§ Teks Bacaan
——————————

Photo credit: St. Gallen Cathedral by Shino via unsplash.com.
Mafia St. Gallen Dan Misa Latin
By Julia Meloni August 24, 2021
Julia Meloni adalah penulis buku The St. Gallen Mafia (TAN, 2021). Dia
menulis dari Pacific Northwest. Dia memegang gelar sarjana dalam bahasa Inggris
dari Yale dan gelar master dalam bahasa Inggris dari Harvard.
***
Sekitar satu dekade yang lalu, di sebuah gereja
Barat Daya di bagian kota yang kumuh, saya mengikuti Misa Latin untuk pertama
kalinya.
Dari bangku belakang, saya melihat sekilas ada sesuatu
yang indah, sempurna. Melihat imam merayakannya dengan sangat khusyuk, rasanya saya
seperti diceburkan ke dalam koreografi surgawi dari Kitab Wahyu. Misa Latin
pertama saya itu melampaui pemahaman saya, tetapi secara intuitif saya memahami
satu hal: berlutut untuk menghormati Kanon Roma yang mistis, saya tahu jiwa
saya ingin larut dalam ibadah itu.

——————————

§ Data Materi

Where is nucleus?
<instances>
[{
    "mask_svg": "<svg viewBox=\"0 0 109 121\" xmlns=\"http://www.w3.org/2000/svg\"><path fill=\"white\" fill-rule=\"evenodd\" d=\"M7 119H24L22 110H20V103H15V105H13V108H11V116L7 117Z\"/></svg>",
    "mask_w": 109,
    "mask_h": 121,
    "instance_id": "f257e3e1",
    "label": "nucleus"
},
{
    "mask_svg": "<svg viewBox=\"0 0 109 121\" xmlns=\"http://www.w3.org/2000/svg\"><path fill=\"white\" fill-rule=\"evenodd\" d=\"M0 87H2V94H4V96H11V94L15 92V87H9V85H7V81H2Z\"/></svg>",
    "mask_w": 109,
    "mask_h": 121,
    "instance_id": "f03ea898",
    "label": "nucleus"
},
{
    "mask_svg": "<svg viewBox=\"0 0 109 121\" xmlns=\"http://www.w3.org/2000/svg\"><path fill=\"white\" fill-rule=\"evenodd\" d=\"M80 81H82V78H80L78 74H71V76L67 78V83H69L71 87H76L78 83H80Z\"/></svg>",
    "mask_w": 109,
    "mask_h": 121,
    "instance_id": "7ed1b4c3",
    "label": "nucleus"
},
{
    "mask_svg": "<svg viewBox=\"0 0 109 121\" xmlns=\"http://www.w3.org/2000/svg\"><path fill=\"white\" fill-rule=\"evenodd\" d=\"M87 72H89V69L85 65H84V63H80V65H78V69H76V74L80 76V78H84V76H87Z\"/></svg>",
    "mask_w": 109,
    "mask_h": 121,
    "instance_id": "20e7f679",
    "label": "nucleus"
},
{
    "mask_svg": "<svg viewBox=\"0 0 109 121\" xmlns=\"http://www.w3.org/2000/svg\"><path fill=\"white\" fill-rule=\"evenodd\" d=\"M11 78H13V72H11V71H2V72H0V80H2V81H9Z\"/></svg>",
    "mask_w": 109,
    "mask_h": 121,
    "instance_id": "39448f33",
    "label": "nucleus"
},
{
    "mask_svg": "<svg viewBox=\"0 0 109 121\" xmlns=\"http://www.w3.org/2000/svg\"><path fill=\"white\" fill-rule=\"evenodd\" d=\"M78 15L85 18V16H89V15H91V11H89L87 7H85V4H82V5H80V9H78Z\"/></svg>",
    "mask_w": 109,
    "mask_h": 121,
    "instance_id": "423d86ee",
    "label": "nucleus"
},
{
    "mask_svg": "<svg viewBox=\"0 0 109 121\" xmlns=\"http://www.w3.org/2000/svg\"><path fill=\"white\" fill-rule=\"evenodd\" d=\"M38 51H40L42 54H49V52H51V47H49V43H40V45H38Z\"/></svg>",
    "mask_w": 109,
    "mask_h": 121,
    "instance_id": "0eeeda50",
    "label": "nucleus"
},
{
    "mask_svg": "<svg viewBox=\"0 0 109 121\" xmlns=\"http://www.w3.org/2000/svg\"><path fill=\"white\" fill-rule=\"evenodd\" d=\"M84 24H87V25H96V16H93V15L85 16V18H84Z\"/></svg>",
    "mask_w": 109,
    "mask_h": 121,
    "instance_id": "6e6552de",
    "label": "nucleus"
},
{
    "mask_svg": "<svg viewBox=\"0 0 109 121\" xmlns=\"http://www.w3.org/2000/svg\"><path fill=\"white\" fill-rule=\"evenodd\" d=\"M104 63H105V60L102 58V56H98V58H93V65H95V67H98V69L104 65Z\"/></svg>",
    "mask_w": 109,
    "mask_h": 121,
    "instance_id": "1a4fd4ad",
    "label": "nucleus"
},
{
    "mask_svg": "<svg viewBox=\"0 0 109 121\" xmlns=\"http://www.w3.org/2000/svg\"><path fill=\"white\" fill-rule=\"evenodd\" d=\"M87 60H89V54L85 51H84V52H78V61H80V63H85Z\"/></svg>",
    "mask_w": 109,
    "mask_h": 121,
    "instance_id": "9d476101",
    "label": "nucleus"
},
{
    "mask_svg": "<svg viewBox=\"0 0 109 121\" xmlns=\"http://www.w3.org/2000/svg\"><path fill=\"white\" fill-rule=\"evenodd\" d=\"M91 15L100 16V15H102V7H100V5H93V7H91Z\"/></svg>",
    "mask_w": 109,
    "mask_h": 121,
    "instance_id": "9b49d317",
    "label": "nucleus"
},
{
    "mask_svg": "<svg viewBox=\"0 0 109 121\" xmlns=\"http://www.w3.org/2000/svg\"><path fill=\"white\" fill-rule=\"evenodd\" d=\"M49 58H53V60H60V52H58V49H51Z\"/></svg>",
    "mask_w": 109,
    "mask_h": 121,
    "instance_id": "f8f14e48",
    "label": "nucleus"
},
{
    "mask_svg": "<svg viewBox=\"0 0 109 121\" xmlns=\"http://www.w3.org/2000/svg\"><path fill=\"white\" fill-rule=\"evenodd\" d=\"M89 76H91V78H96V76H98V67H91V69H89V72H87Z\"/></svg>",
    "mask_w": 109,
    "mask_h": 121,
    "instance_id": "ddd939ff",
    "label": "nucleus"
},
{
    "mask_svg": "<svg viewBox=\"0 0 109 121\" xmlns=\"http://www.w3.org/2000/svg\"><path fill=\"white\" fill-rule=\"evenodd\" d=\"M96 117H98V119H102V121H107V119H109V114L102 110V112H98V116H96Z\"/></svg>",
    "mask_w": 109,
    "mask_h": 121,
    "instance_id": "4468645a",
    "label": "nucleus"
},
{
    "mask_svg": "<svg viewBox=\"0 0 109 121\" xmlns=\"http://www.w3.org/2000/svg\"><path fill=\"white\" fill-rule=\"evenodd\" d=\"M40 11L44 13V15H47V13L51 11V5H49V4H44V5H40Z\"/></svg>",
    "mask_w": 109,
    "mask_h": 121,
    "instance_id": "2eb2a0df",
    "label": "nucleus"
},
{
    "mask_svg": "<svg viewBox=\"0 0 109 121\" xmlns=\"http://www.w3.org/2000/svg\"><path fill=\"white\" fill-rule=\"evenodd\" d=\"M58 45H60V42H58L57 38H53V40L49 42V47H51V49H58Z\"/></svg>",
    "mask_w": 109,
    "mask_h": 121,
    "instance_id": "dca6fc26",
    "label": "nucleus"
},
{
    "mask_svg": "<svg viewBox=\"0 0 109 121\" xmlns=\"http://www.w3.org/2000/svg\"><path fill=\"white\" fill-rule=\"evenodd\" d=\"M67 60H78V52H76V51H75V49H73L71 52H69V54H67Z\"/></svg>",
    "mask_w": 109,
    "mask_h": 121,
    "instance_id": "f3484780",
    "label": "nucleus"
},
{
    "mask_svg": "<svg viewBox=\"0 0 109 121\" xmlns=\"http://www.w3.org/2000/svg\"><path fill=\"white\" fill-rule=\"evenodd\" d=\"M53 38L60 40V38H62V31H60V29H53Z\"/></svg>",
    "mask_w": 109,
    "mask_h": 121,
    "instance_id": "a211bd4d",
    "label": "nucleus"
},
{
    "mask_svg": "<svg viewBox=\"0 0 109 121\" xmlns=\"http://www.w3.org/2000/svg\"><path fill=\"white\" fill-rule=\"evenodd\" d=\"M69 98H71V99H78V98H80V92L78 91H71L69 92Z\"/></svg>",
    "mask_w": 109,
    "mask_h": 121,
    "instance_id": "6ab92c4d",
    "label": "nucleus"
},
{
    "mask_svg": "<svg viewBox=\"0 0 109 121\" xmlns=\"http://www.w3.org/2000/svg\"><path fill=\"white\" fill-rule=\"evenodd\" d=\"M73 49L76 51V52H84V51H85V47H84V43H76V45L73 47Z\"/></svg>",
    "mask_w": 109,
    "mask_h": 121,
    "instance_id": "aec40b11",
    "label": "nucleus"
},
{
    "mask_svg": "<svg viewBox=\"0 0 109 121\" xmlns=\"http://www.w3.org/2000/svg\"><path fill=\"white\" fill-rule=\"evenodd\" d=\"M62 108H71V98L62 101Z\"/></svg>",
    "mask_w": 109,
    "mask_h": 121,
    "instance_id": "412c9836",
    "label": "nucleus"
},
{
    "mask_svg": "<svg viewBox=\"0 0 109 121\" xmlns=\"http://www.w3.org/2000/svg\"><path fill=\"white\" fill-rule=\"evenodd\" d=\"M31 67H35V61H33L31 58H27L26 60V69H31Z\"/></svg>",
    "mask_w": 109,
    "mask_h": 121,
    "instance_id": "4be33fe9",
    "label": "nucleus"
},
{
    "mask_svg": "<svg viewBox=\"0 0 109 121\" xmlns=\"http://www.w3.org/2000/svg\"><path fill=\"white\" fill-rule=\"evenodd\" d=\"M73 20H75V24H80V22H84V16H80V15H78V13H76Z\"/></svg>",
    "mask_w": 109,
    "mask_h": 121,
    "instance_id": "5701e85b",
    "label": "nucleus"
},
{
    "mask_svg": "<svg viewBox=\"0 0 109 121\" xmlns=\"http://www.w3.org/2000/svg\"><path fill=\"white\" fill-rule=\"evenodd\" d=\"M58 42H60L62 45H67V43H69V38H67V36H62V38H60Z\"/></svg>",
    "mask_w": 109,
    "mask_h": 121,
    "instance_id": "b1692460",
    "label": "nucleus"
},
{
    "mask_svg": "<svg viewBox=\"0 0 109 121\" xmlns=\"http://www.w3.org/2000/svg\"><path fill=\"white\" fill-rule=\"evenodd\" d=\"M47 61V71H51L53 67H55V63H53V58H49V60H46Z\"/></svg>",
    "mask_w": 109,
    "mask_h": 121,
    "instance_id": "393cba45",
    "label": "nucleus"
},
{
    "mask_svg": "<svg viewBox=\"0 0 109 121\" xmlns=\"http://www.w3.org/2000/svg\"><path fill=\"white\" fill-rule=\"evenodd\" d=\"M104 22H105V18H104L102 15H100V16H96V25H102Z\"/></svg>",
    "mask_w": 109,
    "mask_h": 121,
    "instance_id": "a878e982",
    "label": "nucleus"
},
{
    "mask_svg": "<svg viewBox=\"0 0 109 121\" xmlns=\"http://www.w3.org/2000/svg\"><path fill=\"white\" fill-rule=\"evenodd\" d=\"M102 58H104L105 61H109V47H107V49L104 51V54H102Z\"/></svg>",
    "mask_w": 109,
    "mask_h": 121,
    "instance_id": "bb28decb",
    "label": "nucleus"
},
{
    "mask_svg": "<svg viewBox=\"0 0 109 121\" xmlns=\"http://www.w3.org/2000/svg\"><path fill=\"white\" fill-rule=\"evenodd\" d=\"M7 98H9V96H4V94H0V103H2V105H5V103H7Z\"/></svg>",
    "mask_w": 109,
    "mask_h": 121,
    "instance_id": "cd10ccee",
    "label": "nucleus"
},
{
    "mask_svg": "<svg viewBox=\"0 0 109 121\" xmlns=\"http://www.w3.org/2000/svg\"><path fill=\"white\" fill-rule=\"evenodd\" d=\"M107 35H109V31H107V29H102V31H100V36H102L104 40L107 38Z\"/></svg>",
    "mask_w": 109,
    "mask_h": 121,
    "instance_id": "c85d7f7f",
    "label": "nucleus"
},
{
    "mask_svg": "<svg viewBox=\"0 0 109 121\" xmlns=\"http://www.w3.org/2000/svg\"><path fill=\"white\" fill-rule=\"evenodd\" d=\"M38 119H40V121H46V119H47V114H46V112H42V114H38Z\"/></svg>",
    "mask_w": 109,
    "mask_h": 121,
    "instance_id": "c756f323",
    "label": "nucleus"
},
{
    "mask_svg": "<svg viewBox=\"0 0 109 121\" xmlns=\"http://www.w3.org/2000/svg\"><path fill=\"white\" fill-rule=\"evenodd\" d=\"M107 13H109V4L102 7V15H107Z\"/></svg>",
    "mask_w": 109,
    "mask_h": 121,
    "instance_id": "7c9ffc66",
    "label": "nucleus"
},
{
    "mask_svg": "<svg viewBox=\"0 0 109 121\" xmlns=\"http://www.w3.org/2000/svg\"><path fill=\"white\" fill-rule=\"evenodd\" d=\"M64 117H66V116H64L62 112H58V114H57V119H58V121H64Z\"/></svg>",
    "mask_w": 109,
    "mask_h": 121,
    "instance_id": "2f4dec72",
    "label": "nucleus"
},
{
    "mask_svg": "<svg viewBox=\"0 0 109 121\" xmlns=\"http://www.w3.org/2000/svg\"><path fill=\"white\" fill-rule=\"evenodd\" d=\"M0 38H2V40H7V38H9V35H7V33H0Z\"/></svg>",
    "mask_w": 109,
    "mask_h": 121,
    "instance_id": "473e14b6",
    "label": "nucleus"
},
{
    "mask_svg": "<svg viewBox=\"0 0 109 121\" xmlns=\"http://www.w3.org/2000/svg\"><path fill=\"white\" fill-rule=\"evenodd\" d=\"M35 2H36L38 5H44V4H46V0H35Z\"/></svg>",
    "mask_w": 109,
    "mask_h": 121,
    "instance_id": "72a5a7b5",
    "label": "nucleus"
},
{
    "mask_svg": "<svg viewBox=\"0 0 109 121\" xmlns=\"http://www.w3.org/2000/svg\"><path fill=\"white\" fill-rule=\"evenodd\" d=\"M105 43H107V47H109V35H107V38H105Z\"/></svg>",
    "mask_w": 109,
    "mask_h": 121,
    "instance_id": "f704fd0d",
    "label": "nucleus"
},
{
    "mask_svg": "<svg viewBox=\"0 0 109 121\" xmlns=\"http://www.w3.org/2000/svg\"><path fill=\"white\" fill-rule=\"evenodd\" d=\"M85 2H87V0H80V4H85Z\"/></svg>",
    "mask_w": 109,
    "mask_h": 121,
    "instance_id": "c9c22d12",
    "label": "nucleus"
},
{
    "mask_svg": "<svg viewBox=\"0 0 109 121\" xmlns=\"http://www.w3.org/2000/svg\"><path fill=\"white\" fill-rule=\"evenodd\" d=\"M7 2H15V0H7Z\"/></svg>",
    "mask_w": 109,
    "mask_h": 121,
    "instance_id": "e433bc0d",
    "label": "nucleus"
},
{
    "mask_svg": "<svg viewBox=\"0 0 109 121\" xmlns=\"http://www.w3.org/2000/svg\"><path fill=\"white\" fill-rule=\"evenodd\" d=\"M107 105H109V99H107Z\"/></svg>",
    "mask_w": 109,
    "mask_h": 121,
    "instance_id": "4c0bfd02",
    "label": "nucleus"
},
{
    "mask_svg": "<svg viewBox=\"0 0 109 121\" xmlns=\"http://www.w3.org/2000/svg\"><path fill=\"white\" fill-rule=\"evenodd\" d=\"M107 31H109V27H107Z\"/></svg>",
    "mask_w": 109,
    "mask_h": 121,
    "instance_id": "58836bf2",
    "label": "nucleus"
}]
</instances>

——————————

§ Tugas 1
Tuliskan kembali bagian teks tentang Misa Latin dari "Mafia St. Gallen" sampai "Inggris dari Harvard.", termasuk kedua batasnya, tanpa perubahan apa pun.
§ Tugas 2
Menurut teks tentang Misa Latin, apa yang membuat penulis merasa seperti diceburkan ke dalam koreografi surgawi dari Kitab Wahyu? Jelaskan dalam satu sampai tiga kalimat.
Materi di atas tidak berhubungan dengan teks tentang Misa Latin.

§ Hasil 1
Mafia St. Gallen Dan Misa Latin
By Julia Meloni August 24, 2021
Julia Meloni adalah penulis buku The St. Gallen Mafia (TAN, 2021). Dia
menulis dari Pacific Northwest. Dia memegang gelar sarjana dalam bahasa Inggris
dari Yale dan gelar master dalam bahasa Inggris dari Harvard.

§ Hasil 2
Perasaan itu muncul karena penulis melihat imam merayakan Misa Latin dengan sangat khusyuk. Penulis menyaksikannya dari bangku belakang.